Parodies of Shakespeare have not been uncommon, and it can scarcely have been reverence for the poet which actuated Mr. Gilbert in so long withholding Rosencrantz and Guildenstern from the stage. He was under the impression that it would not act as well as it read. A short time ago, however, it was performed with great success by amateurs, and that circumstance seems to have induced the author to allow it to be included in the present benefit programme. Happily the plea that charity covers a multitude of sins, however serviceable it may be to the other authors of the occasion, is not one that Mr. Gilbert need seek to shelter himself under. Rosencrantz and Guildenstern is thoroughly actable, and withal so amusing, that as the result of yesterday’s experiment it ought speedily to find its way into some regular bill.
It is, in effect, a droll perversion of the story of Hamlet. The young Prince, who is the son of Claudius and the Queen, is engaged to Ophelia. But this lady prefers Rosencrantz, and, with a view to getting Hamlet out of the way, induces him to play before the King a five-act tragedy which Claudius has written in his youth, and which was so effectually damned that ever since it has been death for any one in Denmark to speak of it.
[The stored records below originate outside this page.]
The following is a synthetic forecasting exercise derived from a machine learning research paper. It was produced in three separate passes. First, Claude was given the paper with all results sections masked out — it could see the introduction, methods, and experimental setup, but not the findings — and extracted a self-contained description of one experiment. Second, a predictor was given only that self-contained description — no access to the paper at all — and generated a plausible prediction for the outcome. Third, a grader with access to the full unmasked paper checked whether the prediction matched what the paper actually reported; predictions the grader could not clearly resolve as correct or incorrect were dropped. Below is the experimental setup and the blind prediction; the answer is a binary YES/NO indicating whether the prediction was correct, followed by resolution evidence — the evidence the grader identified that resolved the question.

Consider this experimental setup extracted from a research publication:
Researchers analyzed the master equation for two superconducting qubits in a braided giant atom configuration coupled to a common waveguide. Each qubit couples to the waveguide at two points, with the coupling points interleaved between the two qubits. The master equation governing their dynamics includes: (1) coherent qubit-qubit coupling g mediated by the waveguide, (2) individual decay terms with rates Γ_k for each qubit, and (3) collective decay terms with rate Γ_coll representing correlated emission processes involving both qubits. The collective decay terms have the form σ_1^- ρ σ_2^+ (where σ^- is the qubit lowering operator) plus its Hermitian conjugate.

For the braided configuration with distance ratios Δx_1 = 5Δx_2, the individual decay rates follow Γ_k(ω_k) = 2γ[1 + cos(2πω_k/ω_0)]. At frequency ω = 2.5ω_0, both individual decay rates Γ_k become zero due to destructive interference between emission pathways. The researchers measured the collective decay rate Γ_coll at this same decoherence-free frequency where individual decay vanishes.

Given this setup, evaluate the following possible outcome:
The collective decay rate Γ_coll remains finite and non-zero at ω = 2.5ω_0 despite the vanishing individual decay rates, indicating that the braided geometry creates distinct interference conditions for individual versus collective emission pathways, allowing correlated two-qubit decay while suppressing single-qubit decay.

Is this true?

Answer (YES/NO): NO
Alone at the Court, Hamlet is unaware of the King’s susceptibility upon the subject of his play, so he readily falls into Ophelia’s trap. The King in a rage is about to slay him, when the Queen interposes to avert the death penalty, and the too adventurous Prince is finally banished to the Lyceum.
Lines of the familiar topsy-turvey description abound in the dialogue, and the “business” of the actors, which has also been devised by Mr. Gilbert, is hardly less amusing. In short, the little piece is a great success. It owed something yesterday to Mr. Frank Lindo, the impersonator of the Prince, who attempted a little harmless mimicry of Mr. Irving. The same actor in a burlesque of the story of Chatterton, entitled Shattered ’Un, subsequently gave a remarkable imitation of the voice and manner of Mr. Wilson Barrett, a feat for which he was loudly applauded.